▶ _Instrucciones_
1. Enumera las imágenes de la muerte que, según el texto de lectura, tiene nuestra cultura.
2. Reproduce el fragmento del texto de lectura que va desde "Es difícil ver" hasta "más allá posible.", ambos incluidos.

Es difícil ver Coco, la nueva película de Pixar sobre un nene que incursiona en la Tierra de los Muertos  –tal como la concibe la visión de ese estudio sobre la cultura mexicana al menos– sin pensar en la carencia de imágenes que caracteriza a la muerte en nuestra cultura. ¿Qué recursos tenemos para imaginar la muerte? Para los que vienen del catolicismo a lo sumo hay un cielo ya demasiado difuso; para los que no, la solidez de la piedra, o apenas un abismo negro, sin más. Visiones que, en todo caso, no se condicen con la exuberancia imaginativa de lxs niñxs, y por eso Coco llega como una fiesta para los sentidos, como la posibilidad de concebir, aunque sea a través de una cultura ajena, otro más allá posible.

▶ _Datos proporcionados_
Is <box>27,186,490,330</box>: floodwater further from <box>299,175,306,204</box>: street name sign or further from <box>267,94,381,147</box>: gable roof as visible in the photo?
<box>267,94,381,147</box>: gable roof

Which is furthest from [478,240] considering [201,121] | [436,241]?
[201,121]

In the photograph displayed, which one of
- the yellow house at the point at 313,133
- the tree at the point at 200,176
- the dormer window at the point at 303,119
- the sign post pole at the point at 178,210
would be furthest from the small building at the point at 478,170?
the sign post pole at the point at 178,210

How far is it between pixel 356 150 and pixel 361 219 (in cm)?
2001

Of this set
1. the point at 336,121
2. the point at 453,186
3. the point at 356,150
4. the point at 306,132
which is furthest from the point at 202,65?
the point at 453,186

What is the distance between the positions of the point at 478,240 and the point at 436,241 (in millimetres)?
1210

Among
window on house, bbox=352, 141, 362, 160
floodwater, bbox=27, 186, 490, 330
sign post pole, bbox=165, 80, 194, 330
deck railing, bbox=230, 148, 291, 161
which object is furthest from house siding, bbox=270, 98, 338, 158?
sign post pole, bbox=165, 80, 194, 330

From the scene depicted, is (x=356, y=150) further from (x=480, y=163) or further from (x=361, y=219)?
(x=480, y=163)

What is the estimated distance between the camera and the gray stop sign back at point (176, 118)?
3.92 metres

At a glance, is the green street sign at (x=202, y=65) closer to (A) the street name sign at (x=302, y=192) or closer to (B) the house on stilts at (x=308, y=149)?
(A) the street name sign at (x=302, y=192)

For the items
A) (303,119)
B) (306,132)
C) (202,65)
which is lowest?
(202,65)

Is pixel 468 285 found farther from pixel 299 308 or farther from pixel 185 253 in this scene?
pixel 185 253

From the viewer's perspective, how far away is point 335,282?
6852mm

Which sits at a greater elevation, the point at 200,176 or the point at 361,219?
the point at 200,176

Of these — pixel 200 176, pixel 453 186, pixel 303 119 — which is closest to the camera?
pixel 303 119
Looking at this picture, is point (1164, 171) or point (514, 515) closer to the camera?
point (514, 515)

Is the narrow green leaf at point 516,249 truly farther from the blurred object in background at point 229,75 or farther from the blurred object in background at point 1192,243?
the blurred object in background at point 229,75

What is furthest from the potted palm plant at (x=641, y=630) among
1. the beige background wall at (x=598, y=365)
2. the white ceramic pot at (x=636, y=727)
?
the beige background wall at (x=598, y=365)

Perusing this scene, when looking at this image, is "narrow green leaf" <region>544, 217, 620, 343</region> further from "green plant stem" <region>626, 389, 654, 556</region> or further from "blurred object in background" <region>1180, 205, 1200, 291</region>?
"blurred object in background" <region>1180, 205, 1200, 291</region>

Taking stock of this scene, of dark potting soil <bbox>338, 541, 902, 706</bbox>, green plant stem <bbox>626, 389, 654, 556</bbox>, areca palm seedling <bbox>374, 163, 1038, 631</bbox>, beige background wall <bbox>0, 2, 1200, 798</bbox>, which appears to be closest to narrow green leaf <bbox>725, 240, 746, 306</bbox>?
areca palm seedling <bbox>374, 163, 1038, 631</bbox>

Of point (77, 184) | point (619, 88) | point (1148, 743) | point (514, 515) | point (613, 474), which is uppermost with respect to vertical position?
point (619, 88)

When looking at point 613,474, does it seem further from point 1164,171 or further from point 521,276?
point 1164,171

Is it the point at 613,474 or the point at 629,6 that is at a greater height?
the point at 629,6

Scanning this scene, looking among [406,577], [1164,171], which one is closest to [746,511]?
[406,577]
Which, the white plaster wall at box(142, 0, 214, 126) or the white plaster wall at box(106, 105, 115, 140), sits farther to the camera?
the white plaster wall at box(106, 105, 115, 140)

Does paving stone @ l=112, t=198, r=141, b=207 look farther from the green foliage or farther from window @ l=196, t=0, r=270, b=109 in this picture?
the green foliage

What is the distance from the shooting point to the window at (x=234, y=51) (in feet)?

▶ _Respuestas en orden_
1.
- Un cielo ya demasiado difuso
- La solidez de la piedra
- Un abismo negro

2.
Es difícil ver Coco, la nueva película de Pixar sobre un nene que incursiona en la Tierra de los Muertos  –tal como la concibe la visión de ese estudio sobre la cultura mexicana al menos– sin pensar en la carencia de imágenes que caracteriza a la muerte en nuestra cultura. ¿Qué recursos tenemos para imaginar la muerte? Para los que vienen del catolicismo a lo sumo hay un cielo ya demasiado difuso; para los que no, la solidez de la piedra, o apenas un abismo negro, sin más. Visiones que, en todo caso, no se condicen con la exuberancia imaginativa de lxs niñxs, y por eso Coco llega como una fiesta para los sentidos, como la posibilidad de concebir, aunque sea a través de una cultura ajena, otro más allá posible.